On peut parfois surprendre son entourage en s’adressant à voix haute à soi-même, que ce soit dans sa cuisine, sous la douche ou même au bureau. Une habitude que Top Santé rappelle être désormais associée, selon des travaux scientifiques récents, à une forme particulière d’intelligence. Pourtant, les spécialistes invitent à nuancer cette corrélation.

Ce qu'il faut retenir

  • Top Santé s’appuie sur des études récentes pour établir un lien entre le fait de parler seul et une intelligence supérieure.
  • Les chercheurs soulignent que cette corrélation reste à prendre avec prudence, sans pour autant la nier totalement.
  • Cette habitude pourrait refléter une capacité à structurer sa pensée ou à résoudre des problèmes de manière autonome.
  • Le phénomène est particulièrement étudié chez les adultes, mais aussi dans certains contextes professionnels.

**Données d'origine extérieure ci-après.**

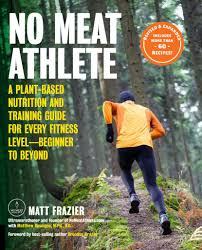 Frazier, Matt - No Meat Athlete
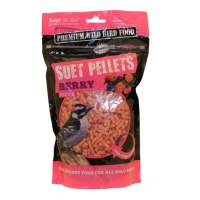 Suet to Go Premium Suet Berry Pellets Wild Bird Food 550g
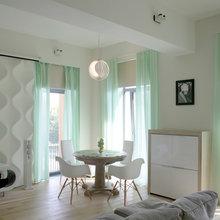 Фото из портфолио Легкость бытия – фотографии дизайна интерьеров на InMyRoom.ru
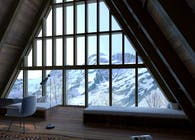 La Leonera Mountain Retreat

L’hypothèse selon laquelle parler seul trahirait une intelligence au-dessus de la moyenne n’est pas nouvelle. Top Santé rappelle que des recherches publiées ces dernières années, notamment par des équipes en psychologie cognitive, ont exploré cette piste. L’une des premières études à avoir attiré l’attention date de 2017, menée par des chercheurs de l’Université de Wisconsin-Madison. Ceux-ci avaient observé que les personnes s’exprimant à voix haute face à elles-mêmes démontraient une meilleure capacité à accomplir des tâches complexes ou à prendre des décisions.

Selon ces travaux, le fait de verbaliser ses pensées permettrait de clarifier ses idées, presque comme si l’on s’offrait une séance de brainstorming improvisée. « Parler à voix haute active des zones du cerveau liées à la planification et à la mémoire », avait alors expliqué le Dr Gary Lupyan, coauteur de l’étude. Autant dire que cette habitude ne serait pas le simple fait d’un manque de compagnie, mais pourrait relever d’une stratégie cognitive efficace.

Cependant, Top Santé insiste sur le fait que cette corrélation ne doit pas être interprétée comme une règle absolue. Les chercheurs rappellent que parler seul peut aussi être lié à des troubles psychologiques, comme une anxiété sociale ou des épisodes dépressifs. Bref, l’intelligence n’est pas le seul facteur en jeu. Une étude plus récente, publiée en 2024 dans la revue Scientific Reports, a d’ailleurs nuancé ces résultats en montrant que cette habitude était surtout répandue chez les individus présentant une forte confiance en eux et une tendance à l’introspection.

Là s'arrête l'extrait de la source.